### ARTICLE
□ □ □
# Classification

Classification models aim to provide an automated decision such as is this e-mail spam?
Most classification models return a probability or propensity of belonging to a class of interest.
A cut-off can then be used to convert the propensity score to a decision. It follows the general approach:

1. Establish a cutoff probability for the class of interest above which we consider a record as belonging to that class.
2. Estimate (with any model) the probability that a record belongs to the class of interest.
3. If that probability is above the cutoff probability, assign the new record to the class of interest.

The higher the cutoff, the fewer records predicted as that class.

## Naive Bayes

The naive Bayes algorithm uses the probability of observing predictor values,
given an outcome, to estimate the probability of observing outcome $Y = i$, given
a set of predictor values.

- **Conditional probability**: The probability of observing some event (say $X = i$) given some other event (say $Y = i$), written as $P(X_i | Y_i)$.
□ □ □
### TASK TO COMPLETE
Retype the part of the classification article between "The naive Bayes" and "of predictor values.", inclusive.

### INFORMATION SUPPLIED
□ □ □
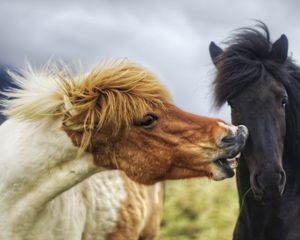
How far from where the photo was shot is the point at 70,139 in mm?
3611

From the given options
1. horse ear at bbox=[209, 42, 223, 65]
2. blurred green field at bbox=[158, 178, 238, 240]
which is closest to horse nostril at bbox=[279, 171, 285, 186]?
horse ear at bbox=[209, 42, 223, 65]

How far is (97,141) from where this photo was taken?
11.9 feet

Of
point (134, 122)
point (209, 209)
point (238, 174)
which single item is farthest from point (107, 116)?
point (209, 209)

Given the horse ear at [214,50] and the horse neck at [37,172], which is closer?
the horse neck at [37,172]

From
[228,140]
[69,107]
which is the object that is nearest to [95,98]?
[69,107]

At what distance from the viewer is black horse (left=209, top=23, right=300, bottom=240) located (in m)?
4.02

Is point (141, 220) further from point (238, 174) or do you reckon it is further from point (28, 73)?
point (28, 73)

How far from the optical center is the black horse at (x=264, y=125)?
402cm

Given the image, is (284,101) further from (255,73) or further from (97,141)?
(97,141)

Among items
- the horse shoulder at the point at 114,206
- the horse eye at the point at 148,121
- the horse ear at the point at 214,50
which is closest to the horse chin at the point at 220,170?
the horse eye at the point at 148,121

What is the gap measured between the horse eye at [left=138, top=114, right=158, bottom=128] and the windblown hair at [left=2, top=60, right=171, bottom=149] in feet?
0.12

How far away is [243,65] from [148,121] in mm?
1277

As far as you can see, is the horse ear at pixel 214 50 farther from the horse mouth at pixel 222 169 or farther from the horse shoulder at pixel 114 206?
the horse mouth at pixel 222 169

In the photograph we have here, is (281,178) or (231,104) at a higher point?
(231,104)
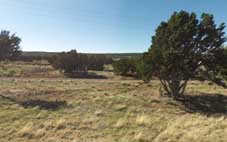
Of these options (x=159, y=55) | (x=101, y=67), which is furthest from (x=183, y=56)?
(x=101, y=67)

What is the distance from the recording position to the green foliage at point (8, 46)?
2906 centimetres

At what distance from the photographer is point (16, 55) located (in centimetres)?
3028

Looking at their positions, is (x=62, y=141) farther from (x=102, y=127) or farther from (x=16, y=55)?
(x=16, y=55)

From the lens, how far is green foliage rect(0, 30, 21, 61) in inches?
1144

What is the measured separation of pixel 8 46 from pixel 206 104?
19.3 meters

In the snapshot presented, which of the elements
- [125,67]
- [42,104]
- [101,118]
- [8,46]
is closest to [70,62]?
[125,67]

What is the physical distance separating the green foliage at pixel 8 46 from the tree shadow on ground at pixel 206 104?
1694cm

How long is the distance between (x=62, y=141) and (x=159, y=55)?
1535cm

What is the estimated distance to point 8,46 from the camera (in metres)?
29.4

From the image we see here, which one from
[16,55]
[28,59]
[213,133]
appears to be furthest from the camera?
[28,59]

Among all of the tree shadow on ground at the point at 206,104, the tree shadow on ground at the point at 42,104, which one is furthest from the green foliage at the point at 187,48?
the tree shadow on ground at the point at 42,104

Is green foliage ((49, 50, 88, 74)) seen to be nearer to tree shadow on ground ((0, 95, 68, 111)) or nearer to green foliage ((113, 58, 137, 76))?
green foliage ((113, 58, 137, 76))

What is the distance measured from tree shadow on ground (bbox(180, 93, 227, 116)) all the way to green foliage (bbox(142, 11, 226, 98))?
2.01 meters

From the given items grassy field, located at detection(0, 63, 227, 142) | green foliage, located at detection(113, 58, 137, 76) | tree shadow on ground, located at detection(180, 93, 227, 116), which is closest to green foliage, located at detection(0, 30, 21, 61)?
grassy field, located at detection(0, 63, 227, 142)
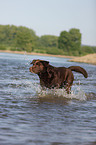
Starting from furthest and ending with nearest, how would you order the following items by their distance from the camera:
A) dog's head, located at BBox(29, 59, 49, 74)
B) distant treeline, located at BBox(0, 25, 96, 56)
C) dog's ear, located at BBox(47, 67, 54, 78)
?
distant treeline, located at BBox(0, 25, 96, 56), dog's ear, located at BBox(47, 67, 54, 78), dog's head, located at BBox(29, 59, 49, 74)

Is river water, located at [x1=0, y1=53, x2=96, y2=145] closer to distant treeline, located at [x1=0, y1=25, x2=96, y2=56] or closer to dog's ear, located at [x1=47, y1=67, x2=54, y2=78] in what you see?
dog's ear, located at [x1=47, y1=67, x2=54, y2=78]

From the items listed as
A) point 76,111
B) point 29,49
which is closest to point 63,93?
point 76,111

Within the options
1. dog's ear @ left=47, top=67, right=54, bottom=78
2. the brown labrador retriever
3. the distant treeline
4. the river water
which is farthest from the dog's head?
the distant treeline

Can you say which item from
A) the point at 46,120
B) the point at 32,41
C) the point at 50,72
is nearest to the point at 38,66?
the point at 50,72

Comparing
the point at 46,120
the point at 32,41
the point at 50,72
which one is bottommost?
the point at 46,120

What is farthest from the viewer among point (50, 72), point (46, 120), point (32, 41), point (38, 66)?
point (32, 41)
□ □ □
### FINISHED TASK
The naive Bayes algorithm uses the probability of observing predictor values,
given an outcome, to estimate the probability of observing outcome $Y = i$, given
a set of predictor values.